Aussi, nous vous notifions par la présente votre licenciement pour insuffisance professionnelle. »

Par courrier du 17 mars 2016, M. X a sollicité en application de l’article 26.2 de la convention collective la révision de la décision de l’employeur, en contestant le bien fondé de chacun des griefs invoqués.

Par courrier du 30 mars 2016, l’employeur a informé le salarié qu’il maintenait sa décision de le licencier.

C’est dans ces circonstances que M. X a saisi le 18 mai 2016 le conseil de prud’hommes de Paris aux fins d’obtenir le paiement de diverses sommes de nature salariale et indemnitaire.

Par jugement du 5 septembre 2017, le conseil de prud’hommes de Paris a :

— débouté M. X de l’ensemble de ses demandes et l’a condamné au paiement des entiers dépens.

— débouté la société Al Khaliji France de sa demande au titre de l’article 700 du code de procédure civile.

Pour statuer ainsi, le conseil a jugé que le blâme était motivé et que les griefs reprochés à M. X relatifs à son insuffisance professionnelle étaient réels et sérieux et justifiaient le licenciement.

Le 11 décembre 2017 M. X a interjeté appel de ce jugement.

PRETENTIONS ET MOYENS DES PARTIES

Selon ses conclusions transmises par la voie électronique le 6 septembre 2018, M. X conclut à l’infirmation de la décision et sollicite la condamnation de la société Al Khaliji au paiement des sommes suivantes :

—  140 000€ à titre d’indemnité pour licenciement sans cause réelle ni sérieuse

—  46 800€ à titre de dommages-intérêts pour préjudice moral

—  5 000€ sur le fondement de l’article 700 du code de procédure civile

M. X fait valoir que l’organisation de la société a fortement évolué depuis son rachat par une banque qatari.

Sur l’annulation du blâme notifié le 26 janvier 2015, il estime qu’il n’est pas responsable des dysfonctionnements du système de surveillance lors de sa prise de congés le 19 décembre 2014 ; que ceux-ci ont été causés par un changement du fournisseur de listes des noms suspects qui était incompatible avec le logiciel.

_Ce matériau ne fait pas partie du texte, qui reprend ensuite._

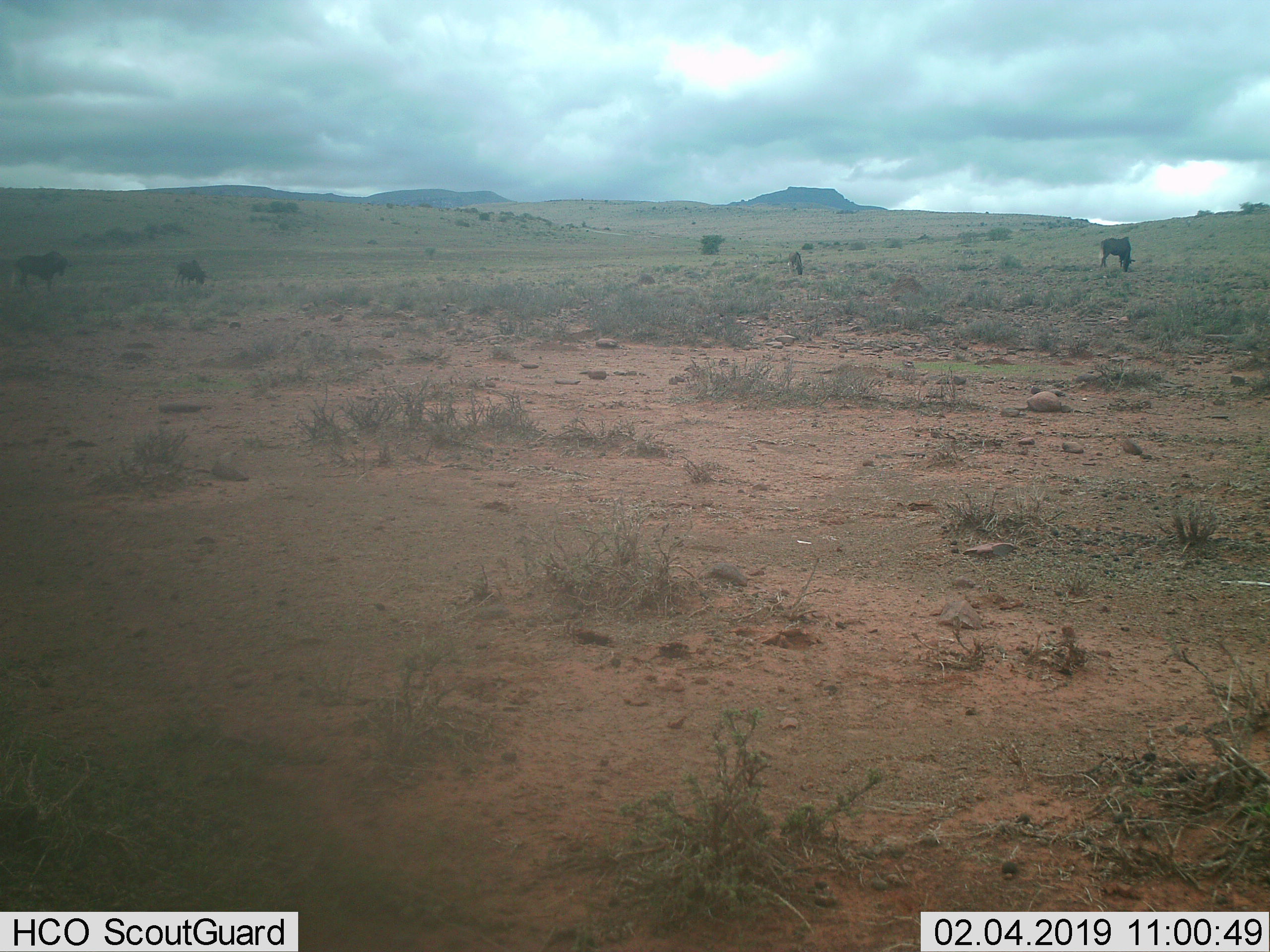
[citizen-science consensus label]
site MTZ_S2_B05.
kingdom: Animalia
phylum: Chordata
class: Mammalia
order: Artiodactyla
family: Bovidae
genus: Connochaetes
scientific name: Connochaetes gnou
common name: black wildebeest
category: wildebeestblack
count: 4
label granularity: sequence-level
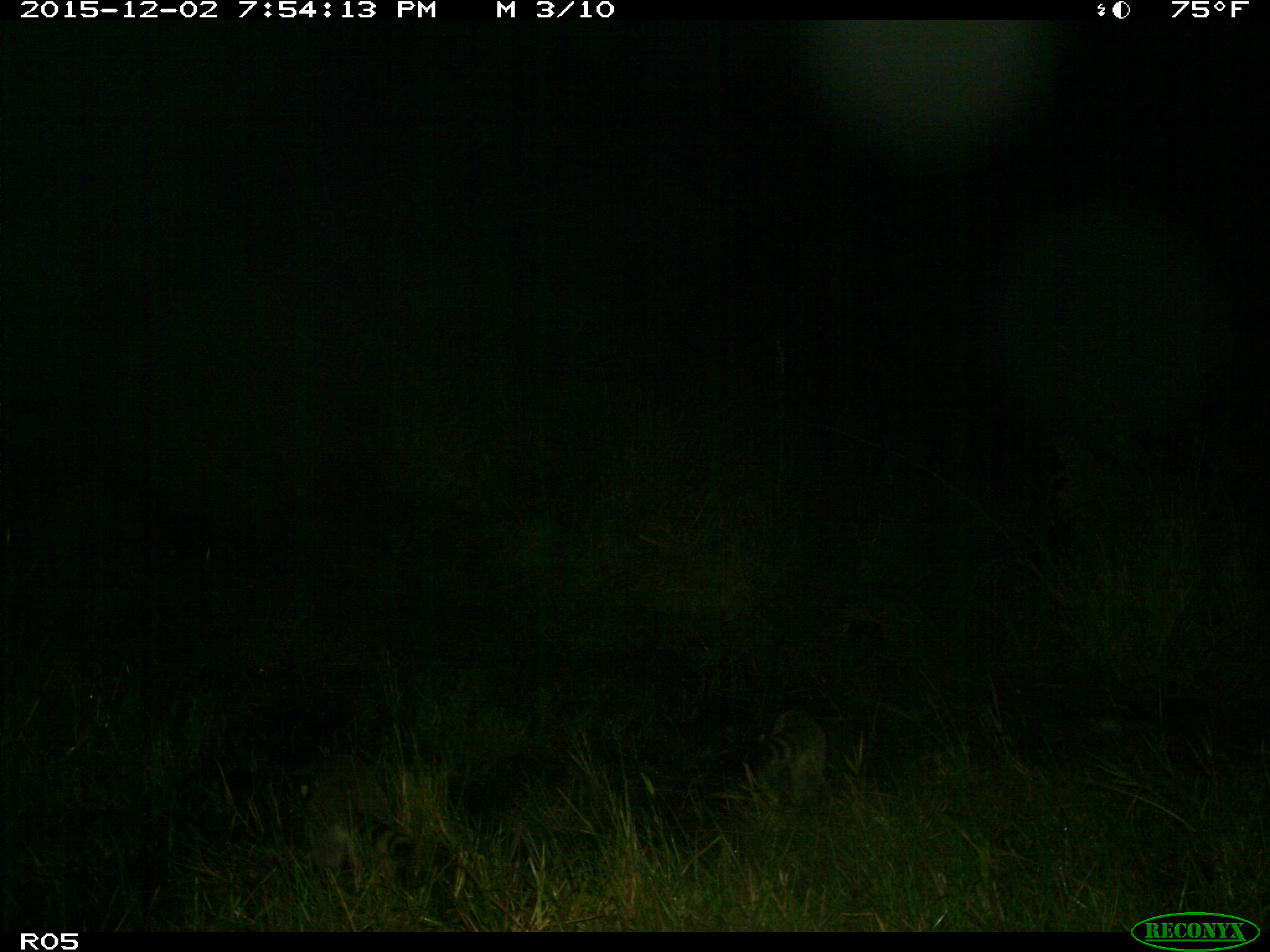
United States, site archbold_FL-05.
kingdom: Animalia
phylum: Chordata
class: Mammalia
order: Carnivora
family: Procyonidae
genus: Procyon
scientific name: Procyon lotor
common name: common raccoon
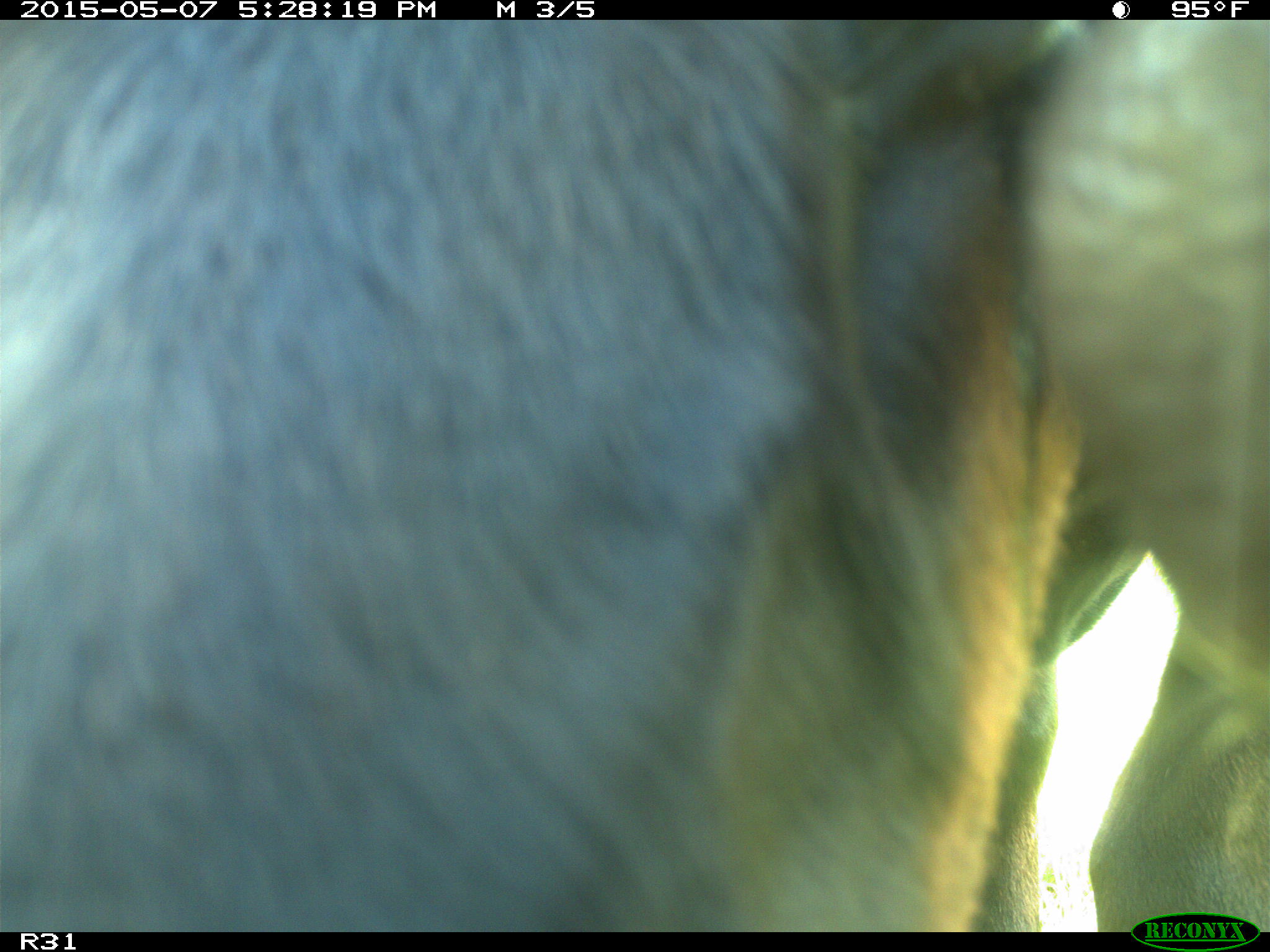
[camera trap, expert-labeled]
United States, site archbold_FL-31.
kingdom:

Il considère donc ne pas être responsable des évènements survenus durant l’été 2014, et fait valoir qu’il a prévenu son supérieur plusieurs fois avant son départ en congés pour l’informer des difficultés rencontrées. L’appelant conteste la réalité du second grief, soutenant que son amie n’a pas occupé son bureau, qu’il l’a simplement accueillie ponctuellement lorsqu’elle passait des entretiens d’embauche dans le quartier. Il estime que les accusations de l’employeur reposent sur de simples affirmations, et non sur des preuves.

S’agissant de son licenciement, M. X fait valoir qu’il a été employé dans la banque pendant 33 ans, et que l’article 26 de la convention collective des employés de banque impose à l’employeur une tentative de reclassement avant d’engager une procédure de licenciement pour motif non disciplinaire, ce qui n’a pas été fait en l’espèce. M. X considère que la rupture est donc pour ce seul motif, privée de cause réelle et sérieuse. En outre, il estime que les manquements sont formulés en termes très généraux, qu’ils les a contestés, et fait valoir qu’aucune conséquence ni aucun préjudice subi par la banque du fait de l’insuffisance professionnelle ne sont invoqués dans la lettre de licenciement. M. X fait valoir que la banque a montré peu d’intérêt envers les contrôles et leur résultat, que la baisse des contrôles n’a pas entrainé d’anomalie et qu’il a été contraint de gérer de nombreuses tâches, ce qui démontre sa forte implication dans l’entreprise. Il relève que l’embauche d’un auditeur interne a été décidée avant l’intervention des inspecteurs de l’AMF et fait valoir qu’il n’a pas eu le temps de modifier la fréquence des contrôles à la suite du rapport de l’AMF, qu’il a toujours respecté les délais qui lui ont été imposés au cours de sa carrière.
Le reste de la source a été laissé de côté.